══ Materiale presentato ══

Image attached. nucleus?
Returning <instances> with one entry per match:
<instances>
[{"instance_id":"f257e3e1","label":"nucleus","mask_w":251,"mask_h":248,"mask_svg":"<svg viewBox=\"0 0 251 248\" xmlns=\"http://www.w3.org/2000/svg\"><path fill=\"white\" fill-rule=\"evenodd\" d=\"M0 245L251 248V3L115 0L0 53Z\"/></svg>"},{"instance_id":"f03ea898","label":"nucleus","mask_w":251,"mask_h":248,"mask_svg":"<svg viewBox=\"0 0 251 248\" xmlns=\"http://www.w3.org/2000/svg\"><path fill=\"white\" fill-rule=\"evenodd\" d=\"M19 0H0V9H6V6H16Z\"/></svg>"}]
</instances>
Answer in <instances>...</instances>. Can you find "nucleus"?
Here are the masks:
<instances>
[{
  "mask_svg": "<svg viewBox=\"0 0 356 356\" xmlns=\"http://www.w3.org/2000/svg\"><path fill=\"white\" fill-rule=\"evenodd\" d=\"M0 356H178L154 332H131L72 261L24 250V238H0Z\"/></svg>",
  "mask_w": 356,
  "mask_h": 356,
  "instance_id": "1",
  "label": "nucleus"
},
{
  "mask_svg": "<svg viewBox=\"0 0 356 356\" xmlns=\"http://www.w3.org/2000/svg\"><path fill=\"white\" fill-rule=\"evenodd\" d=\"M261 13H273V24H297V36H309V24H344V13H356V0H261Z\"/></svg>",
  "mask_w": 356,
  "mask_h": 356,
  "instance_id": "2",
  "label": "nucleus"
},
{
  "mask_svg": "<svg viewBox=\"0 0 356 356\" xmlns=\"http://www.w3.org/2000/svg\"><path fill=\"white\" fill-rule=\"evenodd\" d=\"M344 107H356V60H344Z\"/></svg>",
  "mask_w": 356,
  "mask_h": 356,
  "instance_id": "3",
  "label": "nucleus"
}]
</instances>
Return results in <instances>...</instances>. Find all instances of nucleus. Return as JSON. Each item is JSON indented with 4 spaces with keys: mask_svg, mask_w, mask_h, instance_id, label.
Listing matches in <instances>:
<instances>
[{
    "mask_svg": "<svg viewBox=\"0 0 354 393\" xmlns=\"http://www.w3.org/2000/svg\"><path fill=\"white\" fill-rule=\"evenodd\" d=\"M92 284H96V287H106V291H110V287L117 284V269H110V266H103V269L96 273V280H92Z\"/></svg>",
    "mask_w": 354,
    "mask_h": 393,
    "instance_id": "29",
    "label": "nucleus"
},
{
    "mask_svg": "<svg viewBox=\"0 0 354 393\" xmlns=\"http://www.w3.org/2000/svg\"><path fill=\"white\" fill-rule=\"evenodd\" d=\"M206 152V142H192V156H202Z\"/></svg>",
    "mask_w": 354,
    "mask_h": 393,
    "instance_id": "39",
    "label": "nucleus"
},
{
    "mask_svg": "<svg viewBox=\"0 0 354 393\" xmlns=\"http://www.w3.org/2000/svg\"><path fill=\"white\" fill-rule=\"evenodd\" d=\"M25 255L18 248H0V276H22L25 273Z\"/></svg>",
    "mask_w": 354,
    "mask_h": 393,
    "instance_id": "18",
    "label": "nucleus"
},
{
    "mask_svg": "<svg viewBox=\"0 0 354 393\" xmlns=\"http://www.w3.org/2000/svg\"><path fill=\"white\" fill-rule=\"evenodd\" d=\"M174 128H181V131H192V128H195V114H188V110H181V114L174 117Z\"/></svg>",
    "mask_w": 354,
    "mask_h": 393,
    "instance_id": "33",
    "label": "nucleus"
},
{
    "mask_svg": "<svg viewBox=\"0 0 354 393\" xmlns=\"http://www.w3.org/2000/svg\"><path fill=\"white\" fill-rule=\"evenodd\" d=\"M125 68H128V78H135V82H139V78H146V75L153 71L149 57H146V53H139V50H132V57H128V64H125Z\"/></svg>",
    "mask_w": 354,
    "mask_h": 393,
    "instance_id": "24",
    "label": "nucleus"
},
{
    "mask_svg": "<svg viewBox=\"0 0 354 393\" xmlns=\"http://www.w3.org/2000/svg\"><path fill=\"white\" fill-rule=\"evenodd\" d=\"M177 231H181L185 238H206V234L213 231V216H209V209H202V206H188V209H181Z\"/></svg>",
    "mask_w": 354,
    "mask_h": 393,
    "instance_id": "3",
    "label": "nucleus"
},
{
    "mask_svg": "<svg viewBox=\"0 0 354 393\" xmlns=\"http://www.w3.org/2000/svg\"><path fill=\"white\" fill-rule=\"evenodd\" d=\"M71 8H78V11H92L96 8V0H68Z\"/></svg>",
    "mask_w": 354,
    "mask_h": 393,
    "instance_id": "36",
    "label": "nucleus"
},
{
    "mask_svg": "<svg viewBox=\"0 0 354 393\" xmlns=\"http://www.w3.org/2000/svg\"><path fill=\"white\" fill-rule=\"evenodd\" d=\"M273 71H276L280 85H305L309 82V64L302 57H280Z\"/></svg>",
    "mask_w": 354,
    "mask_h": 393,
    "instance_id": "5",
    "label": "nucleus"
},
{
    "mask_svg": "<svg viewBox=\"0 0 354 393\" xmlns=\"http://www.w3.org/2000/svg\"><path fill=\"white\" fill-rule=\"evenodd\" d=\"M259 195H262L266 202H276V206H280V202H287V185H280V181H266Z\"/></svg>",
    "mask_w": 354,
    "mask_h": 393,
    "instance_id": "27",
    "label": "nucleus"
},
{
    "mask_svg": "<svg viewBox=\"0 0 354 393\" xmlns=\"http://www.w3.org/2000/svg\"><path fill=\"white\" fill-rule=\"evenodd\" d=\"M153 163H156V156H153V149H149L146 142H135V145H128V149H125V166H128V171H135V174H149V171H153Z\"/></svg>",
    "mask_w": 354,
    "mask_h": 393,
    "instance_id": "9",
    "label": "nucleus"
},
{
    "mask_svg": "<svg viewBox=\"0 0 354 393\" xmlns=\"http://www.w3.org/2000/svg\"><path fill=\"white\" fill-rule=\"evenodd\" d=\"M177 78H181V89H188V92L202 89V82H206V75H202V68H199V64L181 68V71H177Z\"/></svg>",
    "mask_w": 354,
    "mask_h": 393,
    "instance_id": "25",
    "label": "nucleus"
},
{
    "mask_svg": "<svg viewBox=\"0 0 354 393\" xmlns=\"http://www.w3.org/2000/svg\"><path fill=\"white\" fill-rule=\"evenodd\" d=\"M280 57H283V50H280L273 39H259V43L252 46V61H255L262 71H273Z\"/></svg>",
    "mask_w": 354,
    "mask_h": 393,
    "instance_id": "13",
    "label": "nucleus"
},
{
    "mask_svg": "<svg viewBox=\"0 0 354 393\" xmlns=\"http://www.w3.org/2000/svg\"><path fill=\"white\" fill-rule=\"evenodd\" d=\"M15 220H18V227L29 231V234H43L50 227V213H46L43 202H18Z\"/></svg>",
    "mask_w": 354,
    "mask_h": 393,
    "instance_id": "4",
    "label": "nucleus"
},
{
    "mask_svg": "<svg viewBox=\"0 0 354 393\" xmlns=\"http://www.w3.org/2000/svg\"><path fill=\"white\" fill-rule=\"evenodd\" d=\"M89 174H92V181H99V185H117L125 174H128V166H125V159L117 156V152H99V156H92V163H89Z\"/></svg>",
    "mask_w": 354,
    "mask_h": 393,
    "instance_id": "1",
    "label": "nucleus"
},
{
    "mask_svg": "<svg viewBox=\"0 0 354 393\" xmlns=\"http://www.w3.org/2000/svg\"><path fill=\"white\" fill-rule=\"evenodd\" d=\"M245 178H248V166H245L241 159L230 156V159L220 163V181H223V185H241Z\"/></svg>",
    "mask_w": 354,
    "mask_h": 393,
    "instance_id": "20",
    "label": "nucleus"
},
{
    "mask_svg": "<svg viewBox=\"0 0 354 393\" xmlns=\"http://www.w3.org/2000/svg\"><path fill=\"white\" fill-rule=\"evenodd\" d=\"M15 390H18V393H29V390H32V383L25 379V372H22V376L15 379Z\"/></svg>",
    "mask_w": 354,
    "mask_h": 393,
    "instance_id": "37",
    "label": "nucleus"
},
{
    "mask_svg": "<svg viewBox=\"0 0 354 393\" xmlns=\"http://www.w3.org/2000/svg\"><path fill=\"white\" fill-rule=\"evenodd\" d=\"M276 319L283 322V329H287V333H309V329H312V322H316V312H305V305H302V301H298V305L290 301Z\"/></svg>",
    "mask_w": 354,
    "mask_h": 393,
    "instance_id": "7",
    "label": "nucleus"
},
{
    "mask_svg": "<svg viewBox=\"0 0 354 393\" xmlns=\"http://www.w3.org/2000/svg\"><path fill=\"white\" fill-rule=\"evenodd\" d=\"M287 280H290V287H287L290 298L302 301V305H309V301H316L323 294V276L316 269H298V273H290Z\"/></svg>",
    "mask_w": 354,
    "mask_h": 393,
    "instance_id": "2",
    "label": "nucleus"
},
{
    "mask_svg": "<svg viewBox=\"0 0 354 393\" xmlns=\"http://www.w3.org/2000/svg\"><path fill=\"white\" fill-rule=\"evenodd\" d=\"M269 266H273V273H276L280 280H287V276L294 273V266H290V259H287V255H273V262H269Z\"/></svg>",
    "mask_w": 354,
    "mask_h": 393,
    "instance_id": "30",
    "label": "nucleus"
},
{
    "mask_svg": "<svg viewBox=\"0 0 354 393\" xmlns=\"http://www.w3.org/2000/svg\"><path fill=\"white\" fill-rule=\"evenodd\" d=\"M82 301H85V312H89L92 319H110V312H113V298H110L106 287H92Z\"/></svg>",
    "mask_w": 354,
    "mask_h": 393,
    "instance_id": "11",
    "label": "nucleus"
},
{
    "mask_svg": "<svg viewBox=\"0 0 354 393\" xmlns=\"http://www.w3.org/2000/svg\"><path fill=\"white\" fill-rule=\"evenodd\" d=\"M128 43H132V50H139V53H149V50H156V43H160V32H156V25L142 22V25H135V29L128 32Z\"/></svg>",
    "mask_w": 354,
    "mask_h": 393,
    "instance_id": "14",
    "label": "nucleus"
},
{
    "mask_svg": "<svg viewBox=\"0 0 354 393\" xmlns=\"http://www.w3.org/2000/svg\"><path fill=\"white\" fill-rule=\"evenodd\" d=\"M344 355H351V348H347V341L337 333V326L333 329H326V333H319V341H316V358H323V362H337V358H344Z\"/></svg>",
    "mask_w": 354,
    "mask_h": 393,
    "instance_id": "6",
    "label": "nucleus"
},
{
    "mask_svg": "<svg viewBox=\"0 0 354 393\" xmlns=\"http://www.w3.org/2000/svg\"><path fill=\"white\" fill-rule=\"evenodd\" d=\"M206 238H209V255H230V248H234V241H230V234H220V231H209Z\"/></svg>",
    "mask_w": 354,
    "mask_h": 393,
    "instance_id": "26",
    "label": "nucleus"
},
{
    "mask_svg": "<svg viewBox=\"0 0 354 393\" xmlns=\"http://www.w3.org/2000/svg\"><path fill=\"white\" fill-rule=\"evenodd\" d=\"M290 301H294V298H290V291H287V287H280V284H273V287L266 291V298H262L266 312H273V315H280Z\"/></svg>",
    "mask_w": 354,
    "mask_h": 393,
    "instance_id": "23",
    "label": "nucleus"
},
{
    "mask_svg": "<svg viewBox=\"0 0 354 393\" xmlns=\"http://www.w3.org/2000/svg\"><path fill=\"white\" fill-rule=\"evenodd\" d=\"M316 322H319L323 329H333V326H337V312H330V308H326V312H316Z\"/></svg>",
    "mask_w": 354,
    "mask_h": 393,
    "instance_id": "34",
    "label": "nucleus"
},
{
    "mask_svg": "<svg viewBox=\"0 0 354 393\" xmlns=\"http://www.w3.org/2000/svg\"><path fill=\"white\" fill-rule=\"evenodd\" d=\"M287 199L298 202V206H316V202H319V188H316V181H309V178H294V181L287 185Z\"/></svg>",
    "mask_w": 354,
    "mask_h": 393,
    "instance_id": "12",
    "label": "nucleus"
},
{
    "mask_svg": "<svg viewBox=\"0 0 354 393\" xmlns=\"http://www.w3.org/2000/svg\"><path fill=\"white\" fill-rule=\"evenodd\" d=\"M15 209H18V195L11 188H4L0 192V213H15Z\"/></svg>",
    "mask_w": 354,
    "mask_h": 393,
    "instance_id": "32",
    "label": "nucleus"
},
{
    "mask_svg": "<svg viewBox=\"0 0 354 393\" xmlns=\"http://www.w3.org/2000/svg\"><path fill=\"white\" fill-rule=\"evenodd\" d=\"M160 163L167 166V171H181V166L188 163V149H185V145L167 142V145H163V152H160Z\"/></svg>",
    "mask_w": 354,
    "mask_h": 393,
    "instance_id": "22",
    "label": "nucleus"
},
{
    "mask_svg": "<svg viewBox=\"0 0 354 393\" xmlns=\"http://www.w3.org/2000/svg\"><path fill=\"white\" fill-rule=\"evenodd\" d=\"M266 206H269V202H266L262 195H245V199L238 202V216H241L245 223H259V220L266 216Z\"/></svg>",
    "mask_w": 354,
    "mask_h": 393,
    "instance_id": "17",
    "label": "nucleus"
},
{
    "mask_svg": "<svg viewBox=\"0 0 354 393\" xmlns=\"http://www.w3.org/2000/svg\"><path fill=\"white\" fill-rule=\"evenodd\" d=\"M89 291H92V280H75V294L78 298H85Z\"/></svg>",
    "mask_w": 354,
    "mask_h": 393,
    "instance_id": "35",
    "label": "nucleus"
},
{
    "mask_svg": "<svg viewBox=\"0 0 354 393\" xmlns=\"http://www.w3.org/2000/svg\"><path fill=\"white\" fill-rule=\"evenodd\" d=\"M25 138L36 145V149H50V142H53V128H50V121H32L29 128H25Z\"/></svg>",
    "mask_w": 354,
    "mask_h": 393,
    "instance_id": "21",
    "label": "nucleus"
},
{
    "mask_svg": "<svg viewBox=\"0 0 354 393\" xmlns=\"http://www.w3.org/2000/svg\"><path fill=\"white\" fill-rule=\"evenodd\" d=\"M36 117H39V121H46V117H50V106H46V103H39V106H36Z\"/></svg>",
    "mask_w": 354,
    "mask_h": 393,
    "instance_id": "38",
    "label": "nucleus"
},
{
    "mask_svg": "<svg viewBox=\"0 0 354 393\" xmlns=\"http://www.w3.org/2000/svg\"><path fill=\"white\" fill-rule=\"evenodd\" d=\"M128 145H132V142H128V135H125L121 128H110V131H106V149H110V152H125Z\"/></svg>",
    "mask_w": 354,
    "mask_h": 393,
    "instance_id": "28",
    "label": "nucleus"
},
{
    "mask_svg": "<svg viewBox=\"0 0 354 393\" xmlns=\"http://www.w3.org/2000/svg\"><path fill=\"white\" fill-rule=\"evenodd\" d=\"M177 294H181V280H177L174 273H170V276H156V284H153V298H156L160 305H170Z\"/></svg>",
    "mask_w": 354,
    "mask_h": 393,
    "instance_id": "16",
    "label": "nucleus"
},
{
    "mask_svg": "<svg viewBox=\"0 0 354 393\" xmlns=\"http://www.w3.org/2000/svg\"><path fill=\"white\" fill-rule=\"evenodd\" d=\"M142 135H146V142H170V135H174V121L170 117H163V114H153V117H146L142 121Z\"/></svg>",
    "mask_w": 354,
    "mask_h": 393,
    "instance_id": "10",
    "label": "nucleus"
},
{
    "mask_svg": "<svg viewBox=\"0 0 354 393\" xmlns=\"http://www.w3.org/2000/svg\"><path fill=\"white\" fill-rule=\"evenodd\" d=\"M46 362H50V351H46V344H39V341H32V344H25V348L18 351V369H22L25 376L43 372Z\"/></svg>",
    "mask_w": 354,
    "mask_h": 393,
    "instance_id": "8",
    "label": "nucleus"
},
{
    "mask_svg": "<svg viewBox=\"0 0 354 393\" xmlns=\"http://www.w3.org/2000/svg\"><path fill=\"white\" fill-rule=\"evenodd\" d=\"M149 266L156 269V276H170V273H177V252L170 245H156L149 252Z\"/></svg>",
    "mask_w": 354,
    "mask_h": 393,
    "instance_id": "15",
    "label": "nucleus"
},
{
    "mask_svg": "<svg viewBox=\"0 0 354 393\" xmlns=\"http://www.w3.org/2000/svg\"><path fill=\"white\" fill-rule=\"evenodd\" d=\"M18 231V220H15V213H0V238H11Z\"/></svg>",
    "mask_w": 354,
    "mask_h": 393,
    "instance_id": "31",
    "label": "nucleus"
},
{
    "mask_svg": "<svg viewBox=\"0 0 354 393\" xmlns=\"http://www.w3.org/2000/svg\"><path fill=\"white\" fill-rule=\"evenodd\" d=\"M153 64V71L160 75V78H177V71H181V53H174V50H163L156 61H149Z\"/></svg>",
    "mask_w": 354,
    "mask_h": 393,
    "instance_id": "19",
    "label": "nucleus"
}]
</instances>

═══

Descrizione esercizio
Indica quante righe del materiale contengono la stringa "with", scrivendo soltanto il numero.

Risposta esercizio
2